DeepSeek-OCR: PDF to Markdown Converter

A powerful OCR solution that converts PDF documents to Markdown format using DeepSeek-OCR with FastAPI backend. This project provides both a batch processing script and a REST API for flexible document conversion.

🚀 Quick Start

Option 1: Batch Processing with pdf_to_markdown_processor.py

Place your PDF files in the data/ directory
Ensure the DeepSeek-OCR API is running (see Docker setup below)
Run the processor:

python pdf_to_markdown_processor.py

Option 2: REST API with Docker Backend

Build and start the Docker container
Use the API endpoints to process documents
Integrate with your applications

📋 Prerequisites

Hardware Requirements

NVIDIA GPU with CUDA 11.8+ support
GPU Memory: Minimum 12GB VRAM (Model takes ~9GB)
System RAM: Minimum 32GB (recommended: 64GB+)
Storage: 50GB+ free space for model and containers

Software Requirements

Python 3.8+ (for local processing)
Docker 20.10+ with GPU support
Docker Compose 2.0+
NVIDIA Container Toolkit installed
CUDA 11.8 compatible drivers

🐳 Docker Backend Setup

1. Download Model Weights

Create a directory for model weights and download the DeepSeek-OCR model:

# Create models directory
mkdir -p models

# Download using Hugging Face CLI
pip install huggingface_hub
huggingface-cli download deepseek-ai/DeepSeek-OCR --local-dir models/deepseek-ai/DeepSeek-OCR

# Or using git
git clone https://huggingface.co/deepseek-ai/DeepSeek-OCR models/deepseek-ai/DeepSeek-OCR

2. Build and Run the Docker Container

Windows Users

REM Build the Docker image
build.bat

REM Start the service
docker-compose up -d

REM Check logs
docker-compose logs -f deepseek-ocr

Linux/macOS Users

# Build the Docker image
docker-compose build

# Start the service
docker-compose up -d

# Check logs
docker-compose logs -f deepseek-ocr

3. Verify Installation

# Health check
curl http://localhost:8000/health

# Expected response:
{
  "status": "healthy",
  "model_loaded": true,
  "model_path": "/app/models/deepseek-ai/DeepSeek-OCR",
  "cuda_available": true,
  "cuda_device_count": 1
}

📄 PDF Processing Scripts

This project provides several PDF processing scripts, each designed for different use cases.
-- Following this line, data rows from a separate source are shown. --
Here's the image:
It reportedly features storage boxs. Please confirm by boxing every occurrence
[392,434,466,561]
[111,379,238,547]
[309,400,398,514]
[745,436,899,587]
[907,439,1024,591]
All scripts scan the data/ directory for PDF files and convert them to Markdown format with different prompts and post-processing options.

Output Naming Convention

All processors append a suffix to the output filename to indicate the processing method used:

-MD.md: Markdown conversion (preserves document structure)
-OCR.md: Plain OCR extraction (raw text without formatting)
-CUSTOM.md: Custom prompt processing (uses prompt from YAML file)

For example, processing document.pdf will create:

document-MD.md (markdown processors)
document-OCR.md (OCR processor)
document-CUSTOM.md (custom prompt processors)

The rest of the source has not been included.